Saved data entries:
● ● ● ●
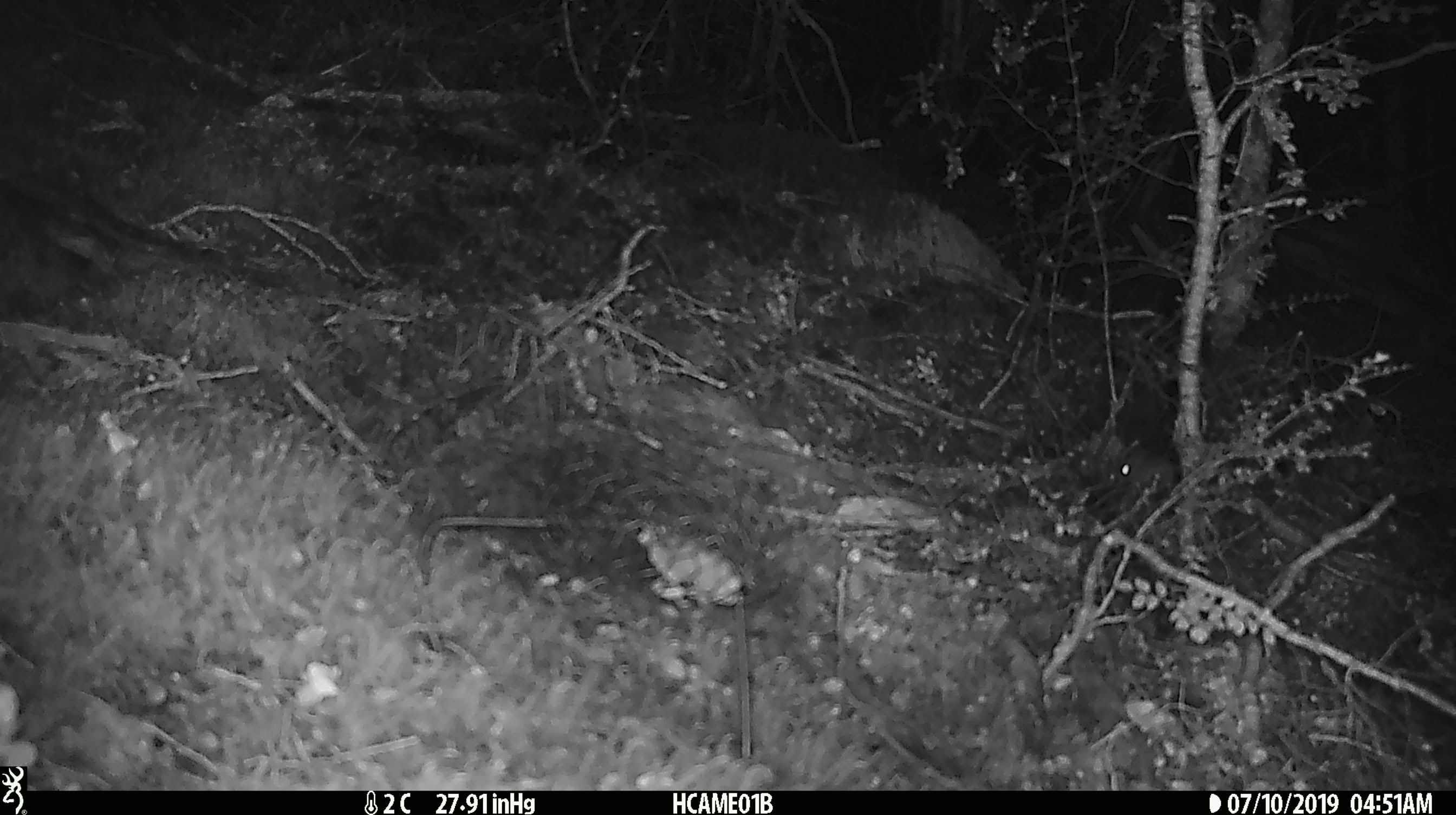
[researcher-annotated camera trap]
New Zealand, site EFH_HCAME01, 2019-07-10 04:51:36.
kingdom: Animalia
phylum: Chordata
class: Mammalia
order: Rodentia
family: Muridae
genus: Mus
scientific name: Mus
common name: mouse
Mouse (Mus).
● ● ● ●
▶ [TASK PROMPT] After removing the pictures, set down every record above exactly as it stands.

▶ [OUTPUT FOR THIS EXERCISE]
[researcher-annotated camera trap]
New Zealand, site EFH_HCAME01, 2019-07-10 04:51:36.
kingdom: Animalia
phylum: Chordata
class: Mammalia
order: Rodentia
family: Muridae
genus: Mus
scientific name: Mus
common name: mouse
Mouse (Mus).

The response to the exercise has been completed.